Al entrar, los sentidos sufrían una agresión. En el aire pendía una amalgama de olores, gases nuevos mezclados con viejos que nunca se habían disipado. Una película de polvo enturbiaba la vista, no por falta de limpieza (aunque el local mostraba un desorden maravilloso), sino por lo cerrado que estaba y por las partículas microscópicas, algunas cristalinas y otras incandescentes, que flotaban en el aire.

Tocar una superficie era arriesgado; había muchas probabilidades de que estuviera ardiendo o increíblemente fría. Había cuatro hornos hechos de arcilla, ladrillo y piedra, situados en cuatro puntos distintos, y los residuos de las respectivas bandejas de cenizas demostraban que cada uno tenía un propósito diferente; junto a todos ellos colgaban sendas pinzas listas para sacar o mover el material que estuviera quemándose.

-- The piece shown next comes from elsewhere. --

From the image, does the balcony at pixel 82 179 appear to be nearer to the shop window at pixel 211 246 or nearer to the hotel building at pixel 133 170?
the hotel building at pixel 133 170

Había una sustancia coagulada que se había derretido sobre una parte del suelo y ahora relucía como el oro. En la pared que había detrás de ella, los ladrillos estaban ennegrecidos de una explosión accidental en un pasado no lejano. En el centro de la sala había una mesa dentro de una cabina de cristal; sobre ella, una caja de cobre llena de arena. Una tubería unía la cabina con un quemador, y al lado había crisoles de cristal, sopletes, recipientes y otros dispositivos empleados para manipular gases.

Gasómetros, válvulas, compresores y contenedores de agua y de líquido galvánico llenaban el resto de la habitación, con objetivos que superaban la capacidad de comprensión de cualquier visitante. Parecía como si fuera posible hacer, o rehacer, o deshacer todo el mundo en aquella sala, con todas aquellas herramientas extrañas y formidables, en un solo día.

En una mesa alta, un grueso cuaderno estaba abierto por una página hacia la mitad en la que figuraba una lista de pesos y medidas; parecía ser el único volumen visible para el visitante en medio de todo el material que ocupaba las mesas, los estantes y los armarios. Los trabajos que allí se realizaban no se habían publicado en ningún libro, ni nunca se publicarían.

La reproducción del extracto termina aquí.